» **TO DO**
• A. Reproduce word for word everything from "Rinaldo d'Este (1618" down to "an ecclesiastic calling." in the Rinaldo d'Este biography.
• B. Carry on the Rinaldo d'Este biography from its final sentence.

┌─ EXTRACT PROVIDED

Rinaldo d'Este (1618 – 30 September 1672) was an Italian Catholic Cardinal.

Early life and education
Rinaldo d'Este was born in 1618, the son of Alfonso III d'Este, Duke of Modena and Isabella of Savoy. He was the brother of Francesco d'Este who succeeded his father as Duke of Modena. As a boy, he undertook military study in Modena but left to answer an ecclesiastic calling.

Early ecclesiastic career
Little is known of his early Church career but he was elevated to cardinal by Pope Urban VIII at the request of Ferdinand III, Holy Roman Emperor in 1641 and this was published in the consistory of 16 December that year. However, the First War of Castro broke out between Barberini Pope Urban and the Farnese Dukes of Parma. As a result, Rinaldo d'Este refused to travel to Rome to receive his cardinal's hat. Instead, when Pope Urban died in 1644, he travelled to Rome to participate in the Papal conclave which elected Pope Innocent X who then conducted the ceremony following his own Papal coronation.

After Pope Innocent's election, though, d'Este had a falling out with members of the Spanish faction of the College of Cardinals who had been the driving force behind the Pope's election against candidates put forward by the French faction. After the falling out, d'Este declared himself for France. As a result, though his family had previously been in conflict with the Barberini, he became their ardent supporters while they were in exile in France. He returned to Modena and became temporary ruler when his brother left to fight the Spanish in 1647.

└─
┌─ LISTED ENTRIES

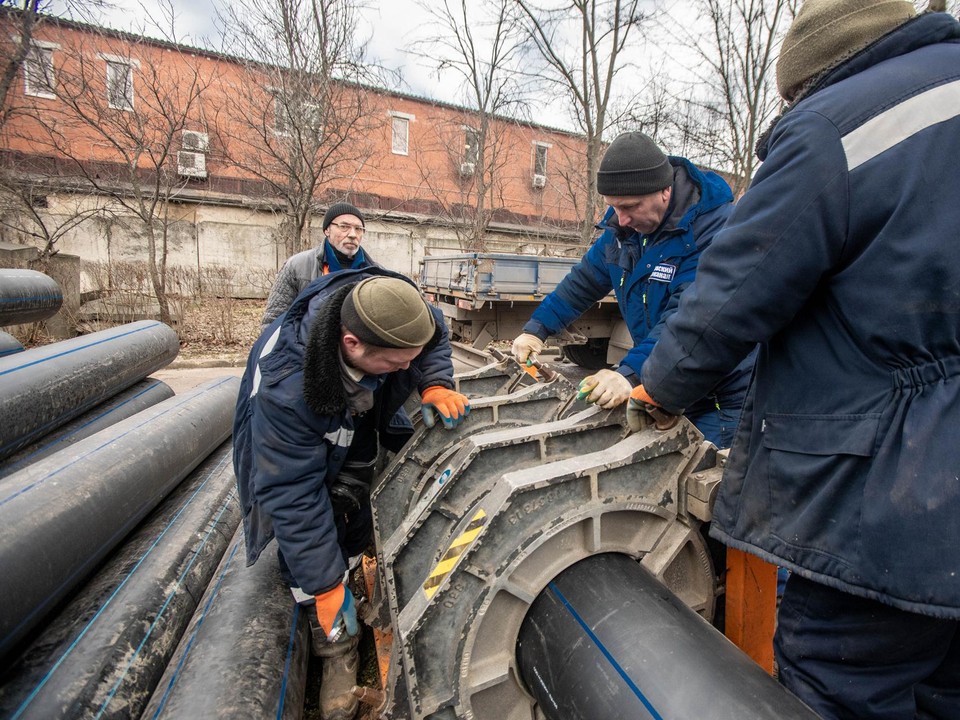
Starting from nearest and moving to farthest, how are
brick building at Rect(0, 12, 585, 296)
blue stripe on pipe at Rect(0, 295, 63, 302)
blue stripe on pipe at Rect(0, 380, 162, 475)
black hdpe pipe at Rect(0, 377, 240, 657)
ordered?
black hdpe pipe at Rect(0, 377, 240, 657)
blue stripe on pipe at Rect(0, 380, 162, 475)
blue stripe on pipe at Rect(0, 295, 63, 302)
brick building at Rect(0, 12, 585, 296)

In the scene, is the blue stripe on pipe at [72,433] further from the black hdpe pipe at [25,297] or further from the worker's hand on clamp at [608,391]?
the worker's hand on clamp at [608,391]

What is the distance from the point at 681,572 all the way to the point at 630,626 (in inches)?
17.9

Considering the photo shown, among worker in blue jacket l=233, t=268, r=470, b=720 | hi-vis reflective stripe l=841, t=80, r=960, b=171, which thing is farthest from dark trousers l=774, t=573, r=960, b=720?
worker in blue jacket l=233, t=268, r=470, b=720

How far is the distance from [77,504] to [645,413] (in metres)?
2.40

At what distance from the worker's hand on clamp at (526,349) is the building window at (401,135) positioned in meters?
19.1

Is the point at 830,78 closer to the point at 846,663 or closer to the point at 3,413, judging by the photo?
the point at 846,663

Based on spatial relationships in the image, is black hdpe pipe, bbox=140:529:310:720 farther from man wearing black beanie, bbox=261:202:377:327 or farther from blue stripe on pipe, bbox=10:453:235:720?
man wearing black beanie, bbox=261:202:377:327

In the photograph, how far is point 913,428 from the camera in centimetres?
94

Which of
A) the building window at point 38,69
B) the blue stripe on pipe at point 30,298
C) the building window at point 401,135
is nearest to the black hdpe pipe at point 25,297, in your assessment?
the blue stripe on pipe at point 30,298

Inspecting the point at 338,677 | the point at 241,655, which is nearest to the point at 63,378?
the point at 241,655

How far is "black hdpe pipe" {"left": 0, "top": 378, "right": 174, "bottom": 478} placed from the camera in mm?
2953

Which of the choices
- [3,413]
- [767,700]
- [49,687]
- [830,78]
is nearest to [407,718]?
[767,700]

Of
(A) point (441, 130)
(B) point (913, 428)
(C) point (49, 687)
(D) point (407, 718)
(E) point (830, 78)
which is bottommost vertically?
(C) point (49, 687)

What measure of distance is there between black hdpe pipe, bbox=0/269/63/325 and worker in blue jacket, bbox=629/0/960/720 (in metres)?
5.63
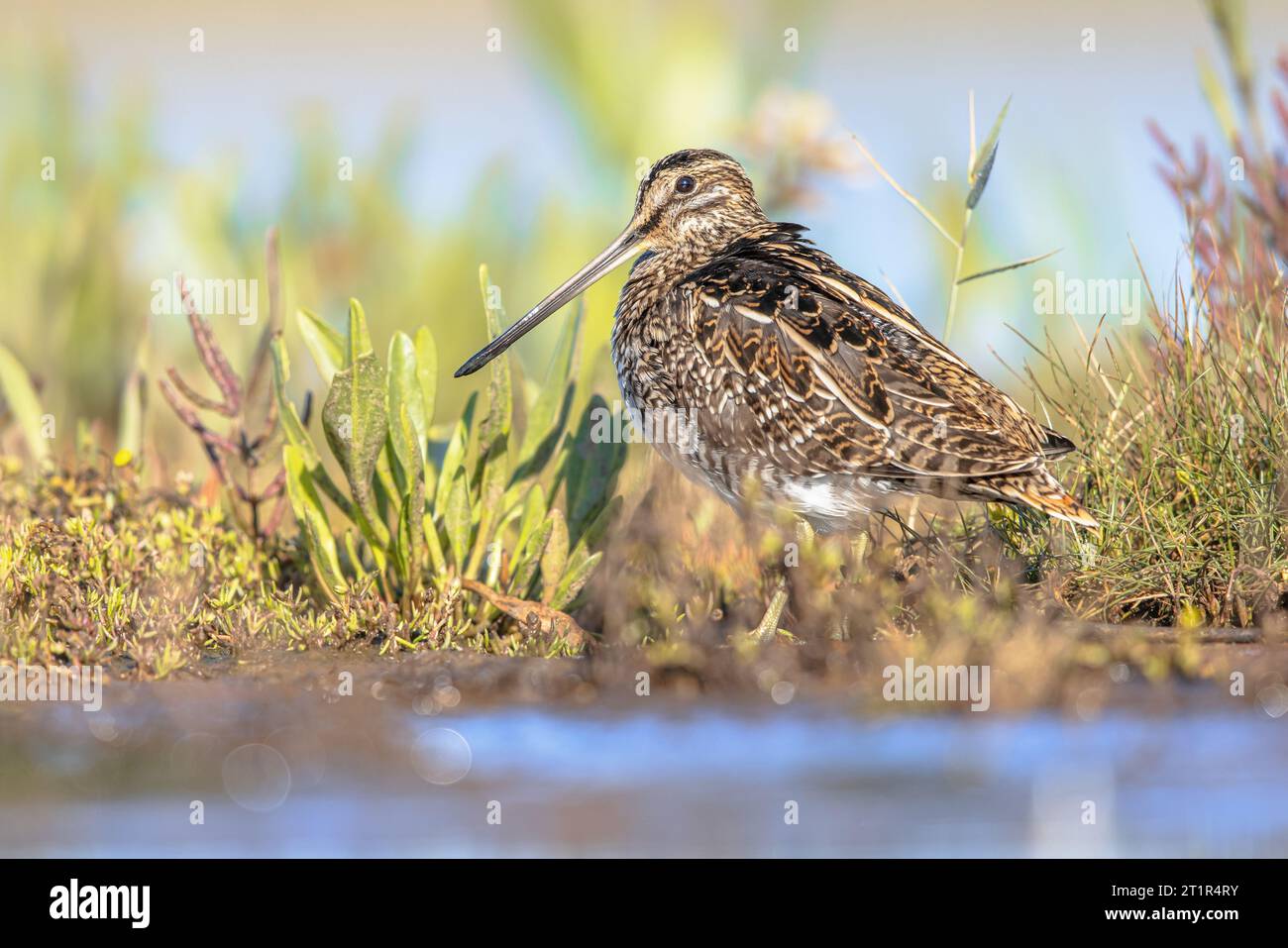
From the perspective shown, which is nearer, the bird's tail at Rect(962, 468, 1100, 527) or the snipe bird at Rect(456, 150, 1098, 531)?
the bird's tail at Rect(962, 468, 1100, 527)

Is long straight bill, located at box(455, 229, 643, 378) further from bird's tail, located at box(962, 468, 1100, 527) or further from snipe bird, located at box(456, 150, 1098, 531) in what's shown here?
bird's tail, located at box(962, 468, 1100, 527)

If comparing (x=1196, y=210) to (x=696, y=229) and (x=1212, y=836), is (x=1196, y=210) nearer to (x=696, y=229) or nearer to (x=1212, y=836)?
(x=696, y=229)

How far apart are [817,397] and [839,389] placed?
0.09m

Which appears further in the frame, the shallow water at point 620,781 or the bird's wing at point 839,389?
the bird's wing at point 839,389

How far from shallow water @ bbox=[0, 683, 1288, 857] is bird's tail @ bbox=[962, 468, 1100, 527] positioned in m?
0.93

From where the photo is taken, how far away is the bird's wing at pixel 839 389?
5.47 meters

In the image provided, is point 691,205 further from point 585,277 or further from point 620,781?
point 620,781

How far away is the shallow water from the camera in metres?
3.69

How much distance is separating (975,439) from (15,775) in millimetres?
3387

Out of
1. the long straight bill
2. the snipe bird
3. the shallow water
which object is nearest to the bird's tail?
the snipe bird

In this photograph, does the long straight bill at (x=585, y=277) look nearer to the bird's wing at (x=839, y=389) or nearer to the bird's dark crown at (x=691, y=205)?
the bird's dark crown at (x=691, y=205)

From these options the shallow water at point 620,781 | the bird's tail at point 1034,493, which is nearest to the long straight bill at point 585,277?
the bird's tail at point 1034,493

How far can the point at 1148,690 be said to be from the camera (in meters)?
4.81

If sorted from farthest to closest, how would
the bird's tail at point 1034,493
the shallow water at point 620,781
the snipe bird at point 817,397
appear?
1. the snipe bird at point 817,397
2. the bird's tail at point 1034,493
3. the shallow water at point 620,781
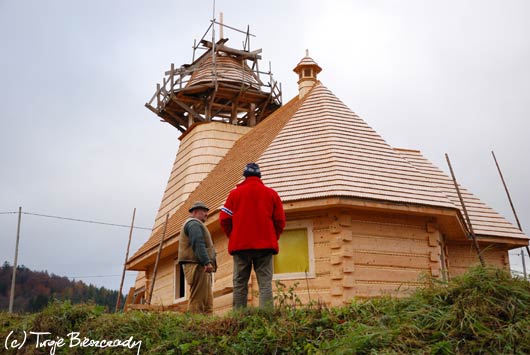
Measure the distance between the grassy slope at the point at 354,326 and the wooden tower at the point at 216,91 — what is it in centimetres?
1658

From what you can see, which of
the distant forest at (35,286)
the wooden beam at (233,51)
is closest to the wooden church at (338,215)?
the wooden beam at (233,51)


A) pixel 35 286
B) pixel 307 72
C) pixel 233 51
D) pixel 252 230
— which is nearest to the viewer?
pixel 252 230

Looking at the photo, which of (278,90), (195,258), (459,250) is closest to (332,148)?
(459,250)

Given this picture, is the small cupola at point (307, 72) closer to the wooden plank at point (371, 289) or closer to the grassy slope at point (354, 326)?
the wooden plank at point (371, 289)

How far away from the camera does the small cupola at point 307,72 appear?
19.6 metres

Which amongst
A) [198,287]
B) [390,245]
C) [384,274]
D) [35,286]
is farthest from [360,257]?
[35,286]

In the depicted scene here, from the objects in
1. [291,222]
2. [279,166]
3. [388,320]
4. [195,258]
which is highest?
[279,166]

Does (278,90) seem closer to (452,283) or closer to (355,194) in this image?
(355,194)

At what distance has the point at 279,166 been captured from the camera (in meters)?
14.7

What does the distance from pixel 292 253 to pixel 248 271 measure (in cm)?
438

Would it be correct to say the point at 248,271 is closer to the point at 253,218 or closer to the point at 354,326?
the point at 253,218

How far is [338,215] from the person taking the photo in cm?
1322

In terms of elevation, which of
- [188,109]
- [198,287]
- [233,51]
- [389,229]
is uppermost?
[233,51]

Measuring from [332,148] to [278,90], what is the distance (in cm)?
1170
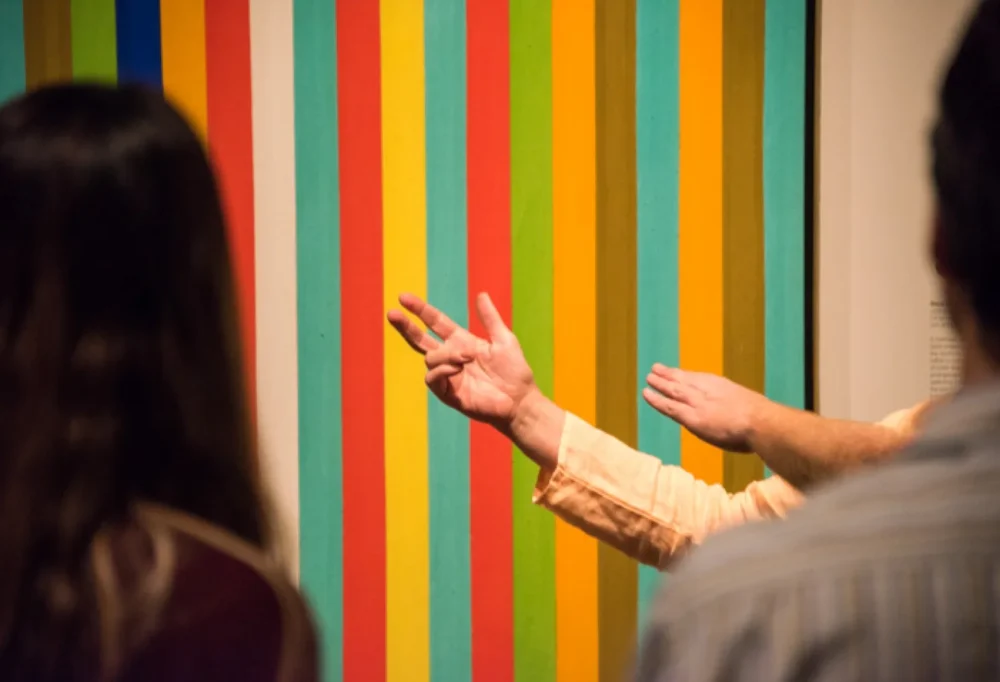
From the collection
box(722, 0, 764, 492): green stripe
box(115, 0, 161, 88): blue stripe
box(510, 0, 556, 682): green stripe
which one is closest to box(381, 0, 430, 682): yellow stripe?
box(510, 0, 556, 682): green stripe

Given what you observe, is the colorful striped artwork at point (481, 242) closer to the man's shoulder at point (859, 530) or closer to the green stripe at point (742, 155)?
the green stripe at point (742, 155)

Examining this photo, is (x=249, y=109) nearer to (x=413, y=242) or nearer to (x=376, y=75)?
(x=376, y=75)

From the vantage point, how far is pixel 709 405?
A: 1266mm

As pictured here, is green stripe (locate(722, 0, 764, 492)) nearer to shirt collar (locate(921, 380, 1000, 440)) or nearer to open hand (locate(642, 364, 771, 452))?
open hand (locate(642, 364, 771, 452))

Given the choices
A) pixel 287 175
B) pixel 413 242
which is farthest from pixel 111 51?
pixel 413 242

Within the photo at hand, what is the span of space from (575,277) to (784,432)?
43cm

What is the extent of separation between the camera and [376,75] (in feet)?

└─

» **TASK RESULTS**
• A.
Rinaldo d'Este (1618 – 30 September 1672) was an Italian Catholic Cardinal.

Early life and education
Rinaldo d'Este was born in 1618, the son of Alfonso III d'Este, Duke of Modena and Isabella of Savoy. He was the brother of Francesco d'Este who succeeded his father as Duke of Modena. As a boy, he undertook military study in Modena but left to answer an ecclesiastic calling.

• B.
Later he returned to Rome upon hearing that the Admiral of Castile was visiting as ambassador of the Kingdom of Spain. The Admiral, though, saw every cardinal except for d'Este on the grounds that d'Este had declared himself for France. The slight escalated and both the Admiral and Cardinal d'Este raised 600 men-at-arms each in preparation for armed conflict; d'Este having pawned jewels to hire militia as neither his family nor his French supporters had been able to raise funds quickly enough. Eventually, the conflict was quelled when Pope Innocent ordered his own troops to enter Rome to keep the peace, though several militiamen on both sides were killed.

Later ecclesiastic career
He was elected Bishop of Reggio Emilia in December 1650 and participated in the Papal conclave of 1655 which elected Pope Alexander VII, the conclave of 1667, which elected Pope Clement IX and the conclave of 1669–1670, which elected Pope Clement X. At various times he returned to Modena to rule in his brother's absence, his nephew Rinaldo being too young to take his father's place.

On 24 August 1671 he opted for the order of bishops and was appointed Cardinal-Bishop of Palestrina.

He died on 30 September 1672 in Modena.

He was the principal consecrator of Francesco Casati, Titular Archbishop of Trapezus (1670).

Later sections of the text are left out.